Environment Minister Greg Hunt on Monday seized on statements by energy retailers AGL, Origin and Energy Australia that prices would come down once the carbon tax was abolished.
“AGL today confirmed that price reductions will flow through to residential and small business customers if the carbon repeal legislation is passed by the federal parliament,” the company said, adding the cuts would start from July 1 regardless of when the laws passed.
Mr Hunt said all six new senators had gone to an election promising to get rid of the carbon tax.
“All of the signs are that they will fulfil their commitment,” he said.
Opposition Leader Bill Shorten in parliament referred to new modelling showing a couple on a single income of $65,000 with two children would be $1700 worse off in 2014/15 and short-changed by $6300 in 2017/18.
“Why should Australian families have to pay for the prime minister’s dishonesty?” he asked Mr Abbott in parliament.

● ● ● ●

Continue the news report on the carbon tax repeal after its last sentence.

**GIVEN INFORMATION**
● ● ● ●

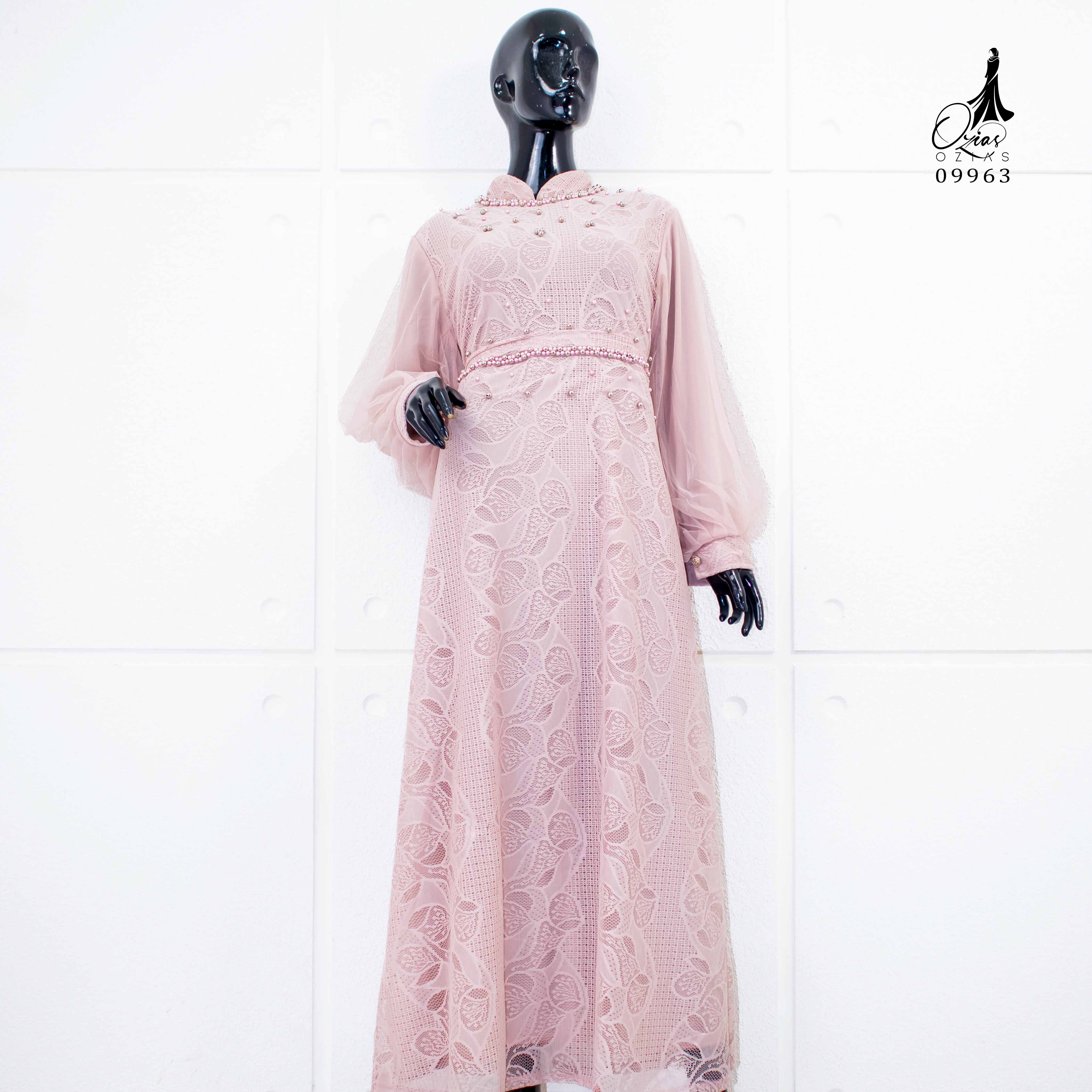 GAMIS OZIAS BROKAT FIORA 09963 LD 105 I Gamis Fashion Wanita I Gamis Kondangan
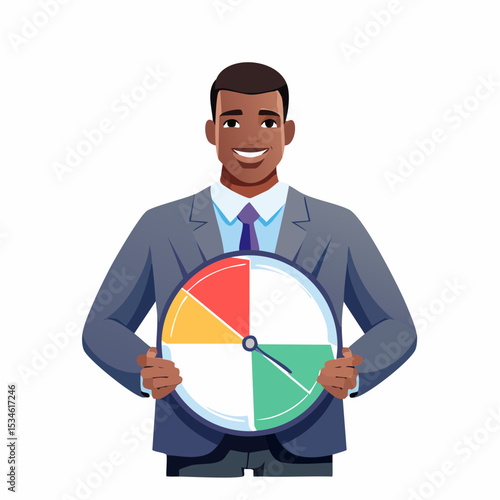 Time management, efficiency, productivity to finish work, delegation, finish tasks, prioritize responsibility, manage schedule, planning concept, businessman holding time clock with pie chart routin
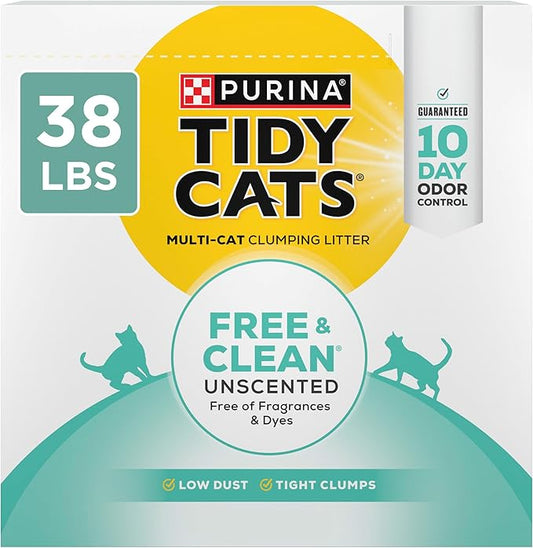 Purina Tidy Cats Free and Clean Unscented Clumping Cat Litter - 38 lb. Box by PurinaTidyCatsLitter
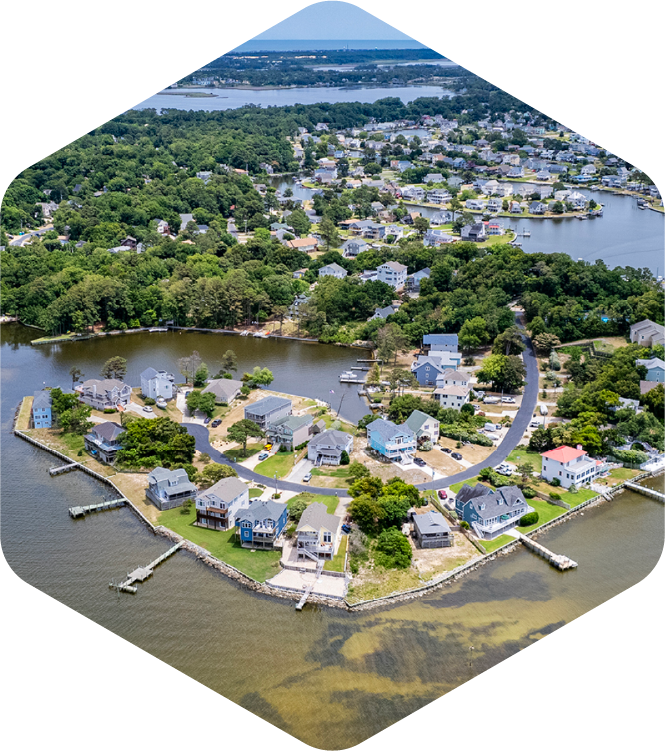 Duck Town Park boardwalk and waterfront in Duck, North Carolina on the Outer Banks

● ● ● ●

**EXPECTED ANSWER**
Mr Abbott told parliament Labor’s family payments were unaffordable, but the government was still providing a generous system while getting the budget back under control.
Meanwhile, defeated Labor leadership contender Anthony Albanese rejected reports he has been privately critical of Mr Shorten’s handling of strategy, policy, communications and internal party reform.
“Bill has done a good job of holding the government to account,” Mr Albanese said.
Mr Albanese later told parliament the media reports were “absurd, wrong, without any attribution, unprofessional and contradicted by cursory examination of the facts and recent history”.